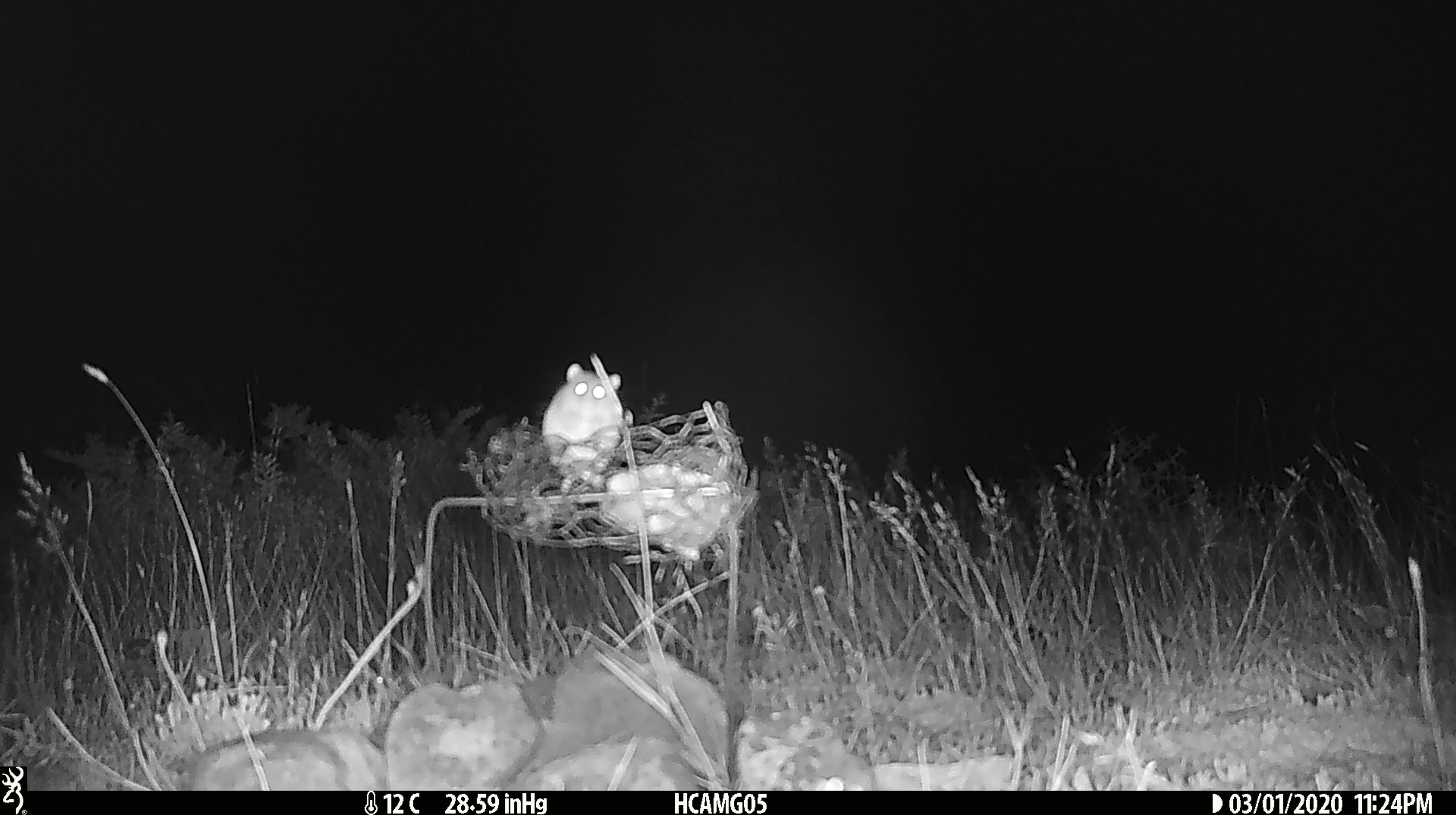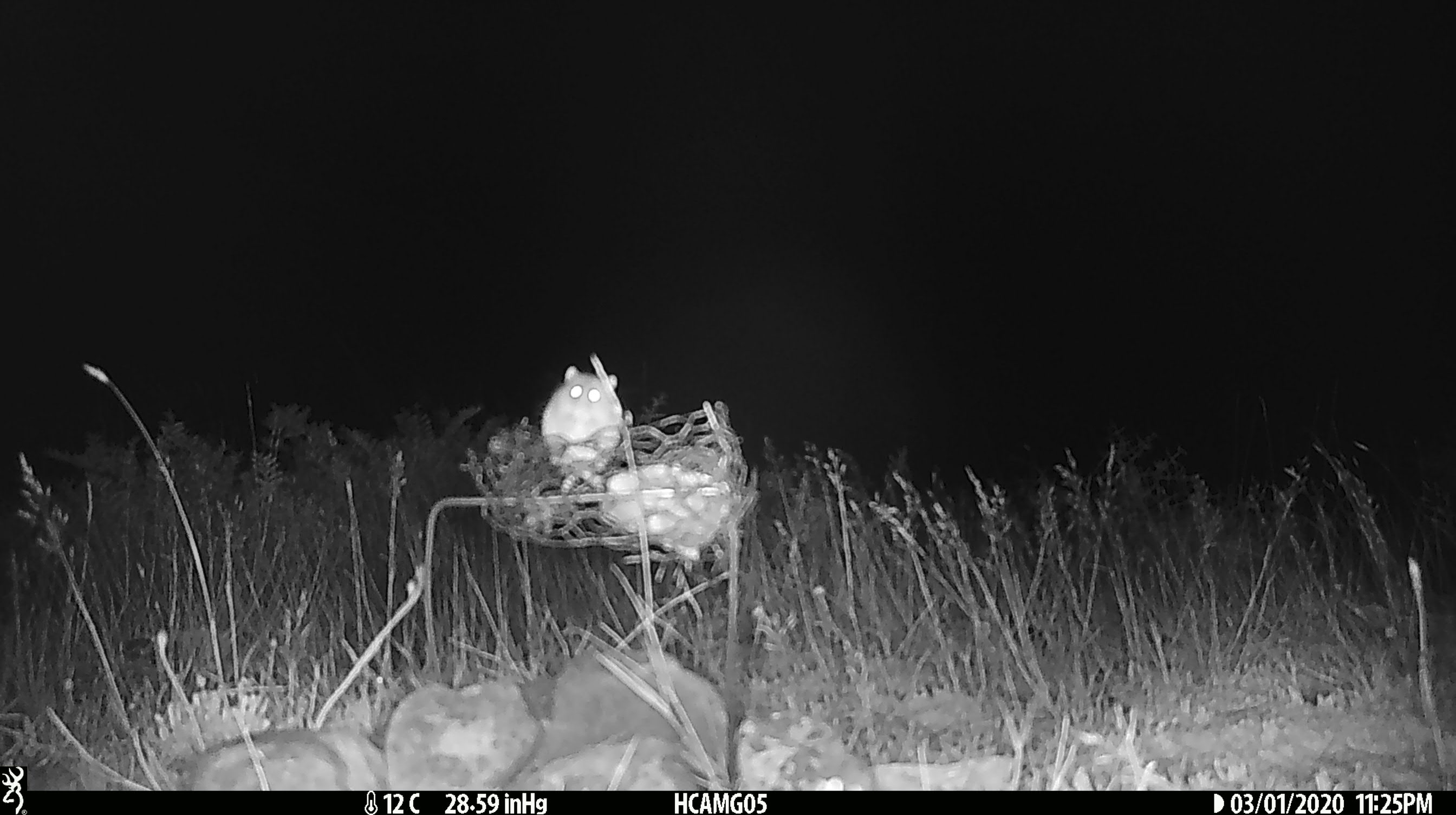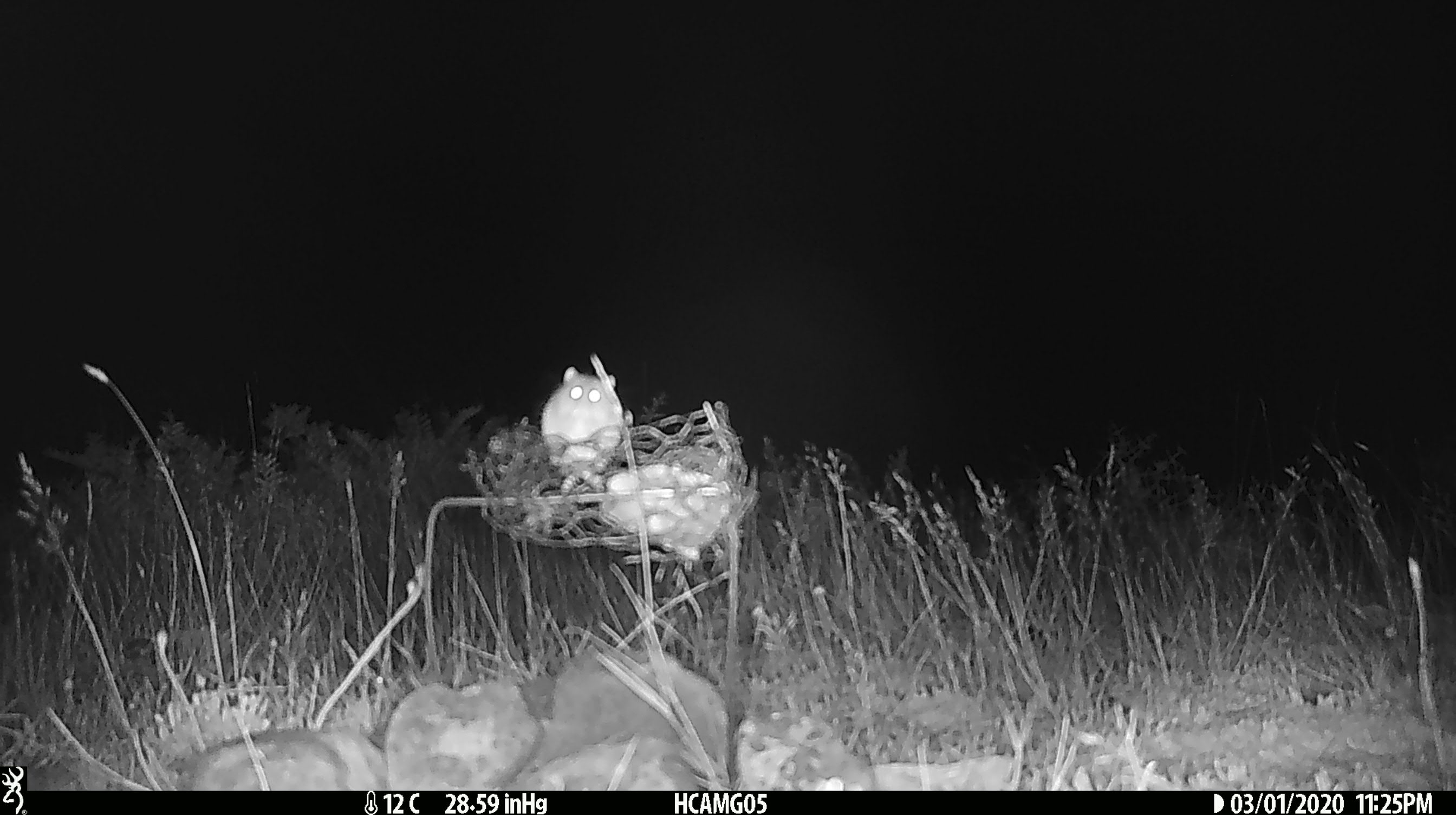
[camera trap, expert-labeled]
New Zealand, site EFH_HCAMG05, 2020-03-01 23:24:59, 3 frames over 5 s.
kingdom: Animalia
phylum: Chordata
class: Mammalia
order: Rodentia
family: Muridae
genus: Mus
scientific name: Mus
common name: mouse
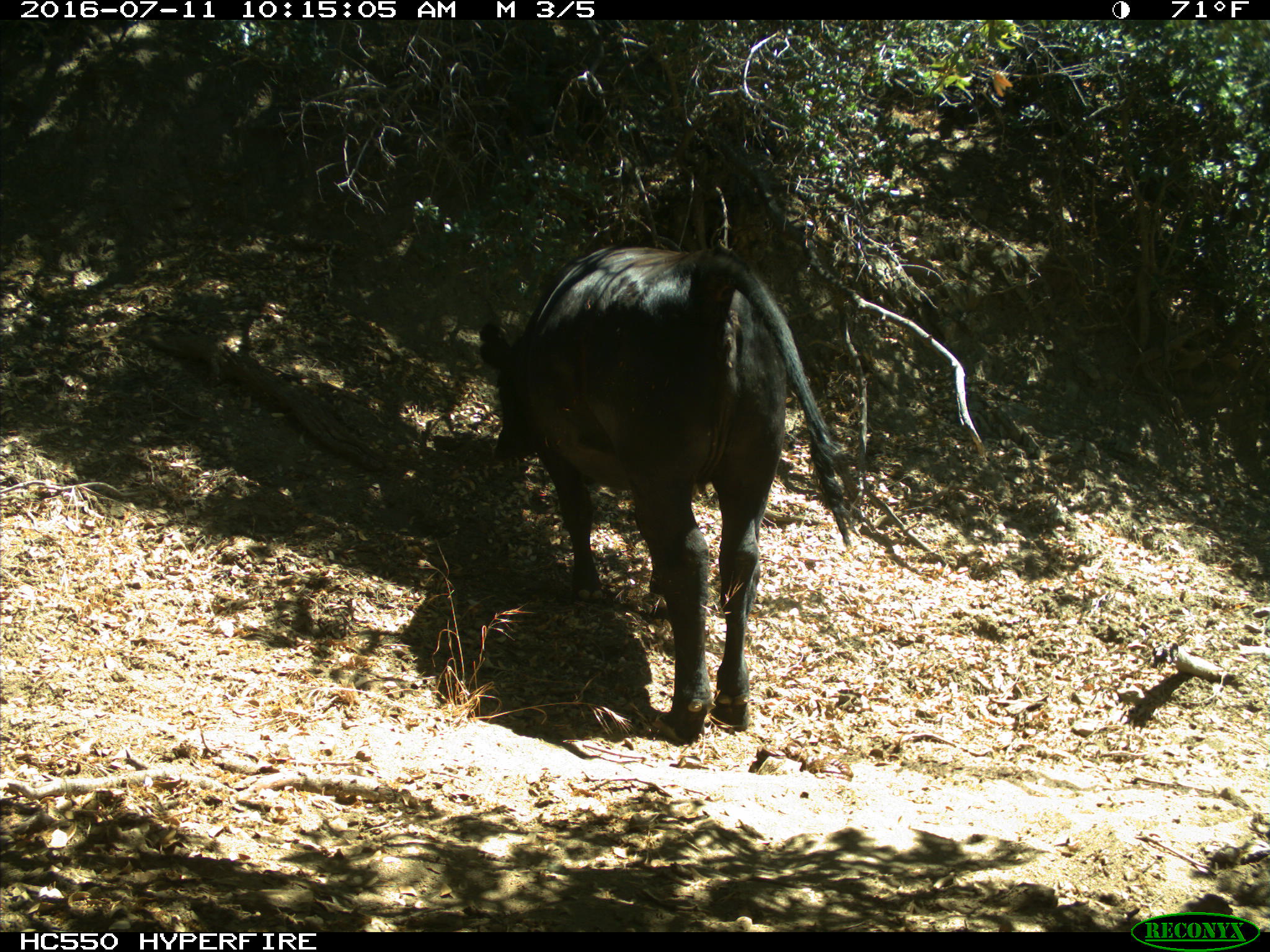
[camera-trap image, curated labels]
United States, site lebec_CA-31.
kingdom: Animalia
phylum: Chordata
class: Mammalia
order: Artiodactyla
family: Bovidae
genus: Bos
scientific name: Bos taurus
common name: domestic cow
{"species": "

# [Exercise objective]
State the number of lines above that contain "name". Write nothing besides it.

# [Exercise answer]
4